Der Tubo volcánico de La Corona ist ein unterirdischer Tunnel, der sich über eine Länge hin durch den Norden von Lanzarote erstreckt und stellenweise Durchmesser von etwa 25 Metern erreicht. Die Struktur zeigt typische Merkmale von Lavaströmen und wurde durch ihre geologischen Besonderheiten zu einem wichtigen Natur- und Touristenziel.
Der Tunnel entstand vor etwa 21.000 Jahren während der letzten Eiszeit, als Lava aus dem La-Corona-Vulkan in Richtung Atlantik floss. Diese geologische Entstehung macht ihn zu einem wichtigen Zeugnis der vulkanischen Geschichte von Lanzarote.
Die beiden touristisch erschlossenen Abschnitte des Tunnels werden als Veranstaltungsorte genutzt, wo regelmäßig Konzerte und Aufführungen unter der Erde stattfinden. Dadurch hat sich dieser unterirdische Raum zu einem Ort entwickelt, an dem Kunst und Natur auf ungewöhnliche Weise zusammentreffen.

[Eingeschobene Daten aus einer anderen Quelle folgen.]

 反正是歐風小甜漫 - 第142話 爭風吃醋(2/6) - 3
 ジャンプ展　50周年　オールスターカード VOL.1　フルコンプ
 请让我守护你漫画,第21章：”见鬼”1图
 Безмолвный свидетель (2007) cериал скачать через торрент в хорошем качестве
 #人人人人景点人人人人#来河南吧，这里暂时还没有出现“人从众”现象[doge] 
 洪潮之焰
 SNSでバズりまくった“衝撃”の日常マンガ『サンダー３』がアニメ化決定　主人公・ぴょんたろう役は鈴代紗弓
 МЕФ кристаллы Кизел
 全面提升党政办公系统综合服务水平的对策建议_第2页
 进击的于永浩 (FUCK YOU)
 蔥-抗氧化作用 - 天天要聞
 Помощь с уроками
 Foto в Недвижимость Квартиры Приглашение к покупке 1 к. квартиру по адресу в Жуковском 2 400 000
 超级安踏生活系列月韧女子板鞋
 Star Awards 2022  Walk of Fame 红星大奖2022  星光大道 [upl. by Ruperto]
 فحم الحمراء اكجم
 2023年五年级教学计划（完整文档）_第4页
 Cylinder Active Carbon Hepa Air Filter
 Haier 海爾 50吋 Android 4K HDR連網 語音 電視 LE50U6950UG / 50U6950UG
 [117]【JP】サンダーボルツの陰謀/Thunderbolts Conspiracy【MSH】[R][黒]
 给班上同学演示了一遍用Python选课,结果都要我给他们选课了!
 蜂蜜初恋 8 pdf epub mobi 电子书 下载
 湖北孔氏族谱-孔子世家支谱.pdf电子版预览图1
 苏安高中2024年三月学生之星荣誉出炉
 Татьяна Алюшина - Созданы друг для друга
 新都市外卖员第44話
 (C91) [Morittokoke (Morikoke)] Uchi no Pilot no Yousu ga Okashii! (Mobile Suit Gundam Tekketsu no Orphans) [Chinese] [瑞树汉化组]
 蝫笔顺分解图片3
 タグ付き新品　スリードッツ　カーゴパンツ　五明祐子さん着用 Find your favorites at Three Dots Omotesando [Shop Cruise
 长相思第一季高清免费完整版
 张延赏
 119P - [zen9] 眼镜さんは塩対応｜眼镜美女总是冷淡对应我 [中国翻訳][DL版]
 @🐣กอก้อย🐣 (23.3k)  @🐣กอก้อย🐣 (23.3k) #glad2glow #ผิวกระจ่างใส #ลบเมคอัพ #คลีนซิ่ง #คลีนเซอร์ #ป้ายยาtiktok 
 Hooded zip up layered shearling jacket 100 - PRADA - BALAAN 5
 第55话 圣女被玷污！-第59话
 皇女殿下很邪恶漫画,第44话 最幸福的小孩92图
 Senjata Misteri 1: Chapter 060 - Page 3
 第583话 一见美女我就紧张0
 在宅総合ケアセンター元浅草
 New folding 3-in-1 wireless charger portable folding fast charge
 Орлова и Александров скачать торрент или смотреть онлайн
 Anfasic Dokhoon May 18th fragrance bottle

Der Zugang zum Tunnel erfolgt durch geführte Touren an speziellen Eingängen, wo Beleuchtung und Sicherheitsmaßnahmen in den zugänglichen Abschnitten installiert sind. Besuchergruppen sollten sich angemessen kleiden, da die Temperatur unter der Erde konstant kühl bleibt.
Ein besonderer Abschnitt des Tunnels, die Túnel de la Atlántida, erstreckt sich etwa 1.600 Meter unter Wasser und ist damit das längste untergetauchte vulkanische Tunnelsegment der Welt. Diese außergewöhnliche Ausdehnung unter dem Meer macht diesen Ort geologisch einzigartig.